The Network Effect: How Community Building And Advocating for Others Empowers Everyone

Recently, I began a multi-part series on the importance of networking (see Part 1 and Part 2). To recap, without a network of genuine relationships, it’s impossible to reach your full potential.

The reason is simple: Talent and hard work will only take you so far. You need to cultivate relationships with people that have your back and actually care about you as a person. If you fail to create authentic connections, it’s only a matter of time before your career hits the ceiling and starts spiraling back down. No one will be looking out for you except yourself.

It’s Not All About You

Think you’re above a little schmoozing? Remember what you learned when you were a kid: It’s just not all about you.

You are not the center of the universe. There’s more to life than you. The world is full of greatly talented individuals. You won’t form great relationships with any of them if you look down on everyone you meet.

The Value Of Networking Groups

Amazing things can happen when you are not self-centered. You meet some of incredibly gifted people, hit it off, and things start to get exciting.

I get a real kick out of putting together small groups of like-minded individuals. These gatherings usually involve 15 to 20 people who can be relevant to each other in some way, shape, or form. I enjoy watching these interactions where people exchange ideas, build trust, and forge constructive partnerships. I see tremendous value being created, and largely because the participants are being authentic with each other.

These events can be incredibly fruitful, but they are not always easy to arrange. The most challenging thing about them is getting people to actually open up in the first place. Some individuals have trouble articulating their needs while others have difficulty explaining how they can be helpful. Such is life.

If you find yourself in either group, consider the following tips:

  • Always be on time and stay for the whole event. Otherwise, people will assume you are a dick.
  • Some people are introverted—and that’s okay. Try your hardest to engage, interact, and learn about your peers.
  • Seek introductions and follow ups when appropriate. Don’t spam anyone. But remember cultivating genuine relationships is how your professional life will grow.
  • Assume you are there to be helpful. Don’t be too important to be accessible.

Most people who attend networking events are there because they want to make money, manage their businesses better, and grow professionally. But many lack the skills to optimize the opportunity that these intimate gatherings present.

In my experience, approaching such occasions with an open, honest, and helpful attitude is what gets things going in the right direction.

Don’t Treat People as a Means to an End

People really dislike being viewed as a means to an end.

In the long run, no one really cares about a social climber. (Trust me, over time, it becomes incredibly easy to spot the social climber). However, people that are helpful earn gratitude, respect, and affection.

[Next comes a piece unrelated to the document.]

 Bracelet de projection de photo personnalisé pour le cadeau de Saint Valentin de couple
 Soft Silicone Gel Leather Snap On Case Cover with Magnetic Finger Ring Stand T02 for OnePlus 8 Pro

If you learn one thing from this article, let it be this: Individuals like to help other people who are helpful in return. That’s a key reason helpful people are more ultimately more successful: They create a virtuous cycle. Remember this.

Don’t be Afraid to Ask for Help

Some of the most amazing opportunities are inbound. They are ones that come looking for you. Unfortunately, those opportunities are unlikely to present themselves to you unless the people who can help you understand what you are looking for and what your needs are.

People enjoy assisting others, particularly when they know what you need help with. In fact, evidence shows one of the best ways to build or nurture a friendship is to ask someone to do you a favor; it makes that person feel needed and valued.

When you attend a networking event, make sure each and every one of the other people there know what your needs are by the time you leave. Odds are someone will offer to help out.

Advocate for Others

Helping people is important—but you need to be genuine. Don’t offer to lend a hand only so you get something in return. If you want to run your business better and grow professionally, you need to be a giver. Sooner or later, others will return the favor. Take my word for it.

Nowadays—in the era of digital professional networks and social graphs—we all have the ability to connect like-minded and complementary people with each other. There are few things in life as worthwhile as taking steps to help others reach their potential. Introduce helpful people to one another and great things will happen.

Treat Givers Right

Whatever you do, never piss off a giver. Don’t take them for granted, either.

If you can’t find it in your heart to be a giver—that’s okay. But at least appreciate those who do. Rubbing them the wrong way or abusing their generosity is a sure way to push the givers in your life away. And by that time, you’ll probably be suffering personally and professionally—without realizing it until it’s too late.

No one is forcing you to go at it on your own. The good news is you don’t have to. Include other people in your life, and lend them a hand whenever you can. They’ll scratch your back soon enough, and great things will follow.